Aufgabe der Krankenkassen?
Kommt bei der entsprechenden Krankenkasse der Verdacht auf, dass zu viele Stunden aufgeschrieben werden, verlangt sie einen Pflegerapport und einen Arztbericht. «So lässt sich eher feststellen, ob der Aufwand von so vielen pflegerischen Stunden ausgewiesen ist», sagt Monika Veronesi. Wenn nicht, wird die Kostengutsprache gekürzt, es werden zum Beispiel nur 20 statt 30 Stunden bezahlt. Die Krankenkasse prüft zudem, ob die nötige Weiterbildung von den pflegenden Angehörigen absolviert wurde, zum Beispiel der Lehrgang für pflegende Angehörige des Schweizerischen Roten Kreuzes.

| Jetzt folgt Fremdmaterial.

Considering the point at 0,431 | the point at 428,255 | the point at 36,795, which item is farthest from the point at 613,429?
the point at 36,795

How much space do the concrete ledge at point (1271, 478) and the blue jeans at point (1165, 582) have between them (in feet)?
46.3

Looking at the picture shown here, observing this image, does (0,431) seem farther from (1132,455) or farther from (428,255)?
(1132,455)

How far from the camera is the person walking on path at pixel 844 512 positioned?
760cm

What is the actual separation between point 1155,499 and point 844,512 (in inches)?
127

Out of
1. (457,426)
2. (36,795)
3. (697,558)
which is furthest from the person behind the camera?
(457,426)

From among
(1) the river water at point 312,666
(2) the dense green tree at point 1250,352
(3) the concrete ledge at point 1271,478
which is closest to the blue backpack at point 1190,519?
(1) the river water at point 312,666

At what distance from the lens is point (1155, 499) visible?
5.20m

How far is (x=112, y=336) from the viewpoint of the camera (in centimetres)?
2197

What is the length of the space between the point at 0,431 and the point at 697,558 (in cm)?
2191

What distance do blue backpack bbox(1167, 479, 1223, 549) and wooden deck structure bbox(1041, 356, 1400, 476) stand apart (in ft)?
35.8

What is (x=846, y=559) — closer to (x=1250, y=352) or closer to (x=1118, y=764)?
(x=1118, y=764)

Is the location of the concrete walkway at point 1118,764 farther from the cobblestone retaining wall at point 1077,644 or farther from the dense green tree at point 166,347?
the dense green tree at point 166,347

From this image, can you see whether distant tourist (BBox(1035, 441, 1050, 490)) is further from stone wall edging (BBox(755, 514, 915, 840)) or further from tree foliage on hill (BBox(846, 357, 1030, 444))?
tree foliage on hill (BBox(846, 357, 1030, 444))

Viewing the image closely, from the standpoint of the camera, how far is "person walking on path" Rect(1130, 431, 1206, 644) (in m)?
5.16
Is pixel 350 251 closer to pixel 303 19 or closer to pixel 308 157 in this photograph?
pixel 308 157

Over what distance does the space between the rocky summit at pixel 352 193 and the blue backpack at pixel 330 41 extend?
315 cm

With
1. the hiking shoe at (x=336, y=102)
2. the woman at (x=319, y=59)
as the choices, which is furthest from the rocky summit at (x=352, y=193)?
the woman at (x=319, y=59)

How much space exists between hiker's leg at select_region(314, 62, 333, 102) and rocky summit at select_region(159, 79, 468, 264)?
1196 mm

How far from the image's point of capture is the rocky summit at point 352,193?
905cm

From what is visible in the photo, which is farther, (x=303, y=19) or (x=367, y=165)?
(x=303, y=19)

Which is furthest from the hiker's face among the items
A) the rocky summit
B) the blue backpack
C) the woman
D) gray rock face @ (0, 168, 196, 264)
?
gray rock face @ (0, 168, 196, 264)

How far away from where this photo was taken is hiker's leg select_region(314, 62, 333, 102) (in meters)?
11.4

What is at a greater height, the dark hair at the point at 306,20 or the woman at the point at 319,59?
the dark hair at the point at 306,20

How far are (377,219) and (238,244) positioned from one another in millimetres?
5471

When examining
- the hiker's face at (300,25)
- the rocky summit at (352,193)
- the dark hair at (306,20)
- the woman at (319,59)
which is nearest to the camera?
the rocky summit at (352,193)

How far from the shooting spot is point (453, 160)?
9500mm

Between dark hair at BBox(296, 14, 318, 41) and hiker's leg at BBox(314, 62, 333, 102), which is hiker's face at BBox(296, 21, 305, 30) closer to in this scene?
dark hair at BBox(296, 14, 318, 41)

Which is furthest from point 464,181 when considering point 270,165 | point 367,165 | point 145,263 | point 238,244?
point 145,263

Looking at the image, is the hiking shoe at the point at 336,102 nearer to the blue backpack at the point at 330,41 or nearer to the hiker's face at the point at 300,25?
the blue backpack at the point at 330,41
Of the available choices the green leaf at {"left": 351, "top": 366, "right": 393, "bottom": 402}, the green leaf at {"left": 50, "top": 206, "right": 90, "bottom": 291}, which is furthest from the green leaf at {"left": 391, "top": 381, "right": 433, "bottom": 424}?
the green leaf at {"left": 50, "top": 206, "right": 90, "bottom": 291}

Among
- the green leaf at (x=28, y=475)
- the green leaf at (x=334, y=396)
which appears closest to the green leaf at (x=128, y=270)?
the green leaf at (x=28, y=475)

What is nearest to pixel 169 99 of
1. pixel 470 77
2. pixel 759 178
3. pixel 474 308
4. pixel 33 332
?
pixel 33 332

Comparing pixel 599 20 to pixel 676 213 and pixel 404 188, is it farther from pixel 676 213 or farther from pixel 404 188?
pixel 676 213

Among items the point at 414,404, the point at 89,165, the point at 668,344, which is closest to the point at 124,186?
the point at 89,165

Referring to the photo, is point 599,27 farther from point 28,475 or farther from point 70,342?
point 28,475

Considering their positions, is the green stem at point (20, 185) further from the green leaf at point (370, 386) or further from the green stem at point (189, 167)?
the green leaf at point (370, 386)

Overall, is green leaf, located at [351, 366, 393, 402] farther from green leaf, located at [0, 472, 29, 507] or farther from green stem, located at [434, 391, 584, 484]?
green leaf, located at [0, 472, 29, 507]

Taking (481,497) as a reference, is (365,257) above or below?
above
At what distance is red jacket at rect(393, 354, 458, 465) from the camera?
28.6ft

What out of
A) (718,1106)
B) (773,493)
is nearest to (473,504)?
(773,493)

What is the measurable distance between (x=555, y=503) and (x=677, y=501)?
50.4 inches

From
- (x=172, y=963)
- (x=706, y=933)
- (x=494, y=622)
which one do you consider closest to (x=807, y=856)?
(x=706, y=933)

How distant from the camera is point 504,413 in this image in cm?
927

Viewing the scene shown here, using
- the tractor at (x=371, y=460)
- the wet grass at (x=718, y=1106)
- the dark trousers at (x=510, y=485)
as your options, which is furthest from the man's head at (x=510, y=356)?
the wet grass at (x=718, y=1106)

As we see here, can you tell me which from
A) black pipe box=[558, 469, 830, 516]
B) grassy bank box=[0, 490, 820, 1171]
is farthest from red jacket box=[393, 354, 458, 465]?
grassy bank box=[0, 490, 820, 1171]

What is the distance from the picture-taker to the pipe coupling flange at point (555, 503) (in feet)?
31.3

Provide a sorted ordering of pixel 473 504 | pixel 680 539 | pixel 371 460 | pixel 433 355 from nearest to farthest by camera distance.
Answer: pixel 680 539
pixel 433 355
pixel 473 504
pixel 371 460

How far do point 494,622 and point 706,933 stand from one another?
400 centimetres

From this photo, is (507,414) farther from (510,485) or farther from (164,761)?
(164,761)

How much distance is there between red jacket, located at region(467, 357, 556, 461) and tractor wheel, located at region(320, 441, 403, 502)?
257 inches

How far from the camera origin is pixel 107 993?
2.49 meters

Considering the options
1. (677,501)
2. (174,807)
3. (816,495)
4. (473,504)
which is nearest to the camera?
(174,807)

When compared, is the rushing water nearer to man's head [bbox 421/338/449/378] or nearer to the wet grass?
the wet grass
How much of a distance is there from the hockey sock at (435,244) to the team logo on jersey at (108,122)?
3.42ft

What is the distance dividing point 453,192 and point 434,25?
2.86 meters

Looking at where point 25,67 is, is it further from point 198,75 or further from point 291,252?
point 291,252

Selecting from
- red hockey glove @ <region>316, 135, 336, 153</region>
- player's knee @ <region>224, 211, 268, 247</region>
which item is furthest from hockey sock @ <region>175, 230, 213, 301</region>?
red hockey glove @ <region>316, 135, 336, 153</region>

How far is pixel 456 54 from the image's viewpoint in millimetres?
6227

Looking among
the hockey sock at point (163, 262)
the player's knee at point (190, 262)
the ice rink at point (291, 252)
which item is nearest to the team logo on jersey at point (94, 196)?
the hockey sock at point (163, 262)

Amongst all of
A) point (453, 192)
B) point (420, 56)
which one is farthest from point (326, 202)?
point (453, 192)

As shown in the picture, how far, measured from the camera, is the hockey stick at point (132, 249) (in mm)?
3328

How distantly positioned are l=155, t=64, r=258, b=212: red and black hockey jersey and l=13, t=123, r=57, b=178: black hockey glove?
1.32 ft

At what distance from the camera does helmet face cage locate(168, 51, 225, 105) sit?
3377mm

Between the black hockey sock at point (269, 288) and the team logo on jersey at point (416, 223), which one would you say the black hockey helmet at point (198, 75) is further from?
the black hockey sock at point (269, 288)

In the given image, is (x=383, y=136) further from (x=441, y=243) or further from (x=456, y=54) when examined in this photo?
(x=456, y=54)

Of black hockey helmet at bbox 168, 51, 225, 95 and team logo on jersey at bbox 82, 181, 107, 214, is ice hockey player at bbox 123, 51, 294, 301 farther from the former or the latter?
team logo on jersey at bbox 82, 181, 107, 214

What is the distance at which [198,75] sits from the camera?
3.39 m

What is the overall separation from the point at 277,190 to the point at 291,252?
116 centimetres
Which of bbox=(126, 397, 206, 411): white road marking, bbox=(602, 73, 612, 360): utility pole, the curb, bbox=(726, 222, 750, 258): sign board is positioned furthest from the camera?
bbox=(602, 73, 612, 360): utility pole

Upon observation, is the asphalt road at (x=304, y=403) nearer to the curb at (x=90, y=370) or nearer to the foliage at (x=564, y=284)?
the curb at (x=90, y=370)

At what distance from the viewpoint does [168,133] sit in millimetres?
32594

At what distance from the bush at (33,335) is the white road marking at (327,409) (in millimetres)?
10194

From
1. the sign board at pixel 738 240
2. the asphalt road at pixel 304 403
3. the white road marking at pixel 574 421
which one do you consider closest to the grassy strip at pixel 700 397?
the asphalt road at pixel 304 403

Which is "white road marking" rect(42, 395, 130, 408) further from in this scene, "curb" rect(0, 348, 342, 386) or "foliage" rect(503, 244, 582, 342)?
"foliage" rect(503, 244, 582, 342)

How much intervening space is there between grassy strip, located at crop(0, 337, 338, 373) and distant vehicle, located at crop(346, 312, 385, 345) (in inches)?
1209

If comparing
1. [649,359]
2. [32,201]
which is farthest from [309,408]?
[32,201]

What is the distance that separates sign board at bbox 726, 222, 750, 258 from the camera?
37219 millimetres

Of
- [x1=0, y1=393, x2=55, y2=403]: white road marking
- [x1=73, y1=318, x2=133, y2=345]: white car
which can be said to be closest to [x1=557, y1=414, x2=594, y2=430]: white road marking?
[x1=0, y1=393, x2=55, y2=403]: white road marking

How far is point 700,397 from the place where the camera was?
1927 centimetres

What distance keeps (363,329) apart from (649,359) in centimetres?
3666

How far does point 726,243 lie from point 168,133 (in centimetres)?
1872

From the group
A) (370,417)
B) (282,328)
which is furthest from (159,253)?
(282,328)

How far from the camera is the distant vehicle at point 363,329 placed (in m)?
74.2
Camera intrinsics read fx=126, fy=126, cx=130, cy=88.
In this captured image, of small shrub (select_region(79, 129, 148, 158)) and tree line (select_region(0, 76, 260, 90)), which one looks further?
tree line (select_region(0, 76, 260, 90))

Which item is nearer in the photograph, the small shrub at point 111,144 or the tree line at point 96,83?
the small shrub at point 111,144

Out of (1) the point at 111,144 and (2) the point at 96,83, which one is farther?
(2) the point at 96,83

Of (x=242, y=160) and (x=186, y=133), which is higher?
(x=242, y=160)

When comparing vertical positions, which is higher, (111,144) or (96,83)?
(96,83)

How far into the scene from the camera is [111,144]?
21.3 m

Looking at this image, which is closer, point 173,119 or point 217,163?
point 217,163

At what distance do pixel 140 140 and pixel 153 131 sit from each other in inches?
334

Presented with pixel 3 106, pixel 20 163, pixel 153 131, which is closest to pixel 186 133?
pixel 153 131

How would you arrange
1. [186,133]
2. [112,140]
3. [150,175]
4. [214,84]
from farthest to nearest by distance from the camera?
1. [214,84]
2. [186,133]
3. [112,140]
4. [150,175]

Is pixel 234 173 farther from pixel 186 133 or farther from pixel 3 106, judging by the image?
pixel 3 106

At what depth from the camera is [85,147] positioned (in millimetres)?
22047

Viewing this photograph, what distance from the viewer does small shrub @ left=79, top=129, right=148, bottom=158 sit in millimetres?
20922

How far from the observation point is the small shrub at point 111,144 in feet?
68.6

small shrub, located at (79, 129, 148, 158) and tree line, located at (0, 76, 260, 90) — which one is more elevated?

Eines liegt Monika Veronesi dabei am Herzen: «Es sind vor allem Frauen, die ältere Leute betreuen, und selbstverständlich soll solche Freiwilligenarbeit entschädigt werden.» Sie plädiert zudem dafür, dass die Pflegenden bewusst weiter ihren Hobbys nachgehen und ihr soziales Umfeld pflegen. Vorsicht sei besonders bei einer Langzeitpflege geboten. «Wenn jemand nur eine gewisse Zeit auf Pflege angewiesen sei, etwa nach einer Operation, sei das eher zu stemmen, als wenn der Pflegebedarf auf unbestimmte Zeit über das ganze Jahr besteht.»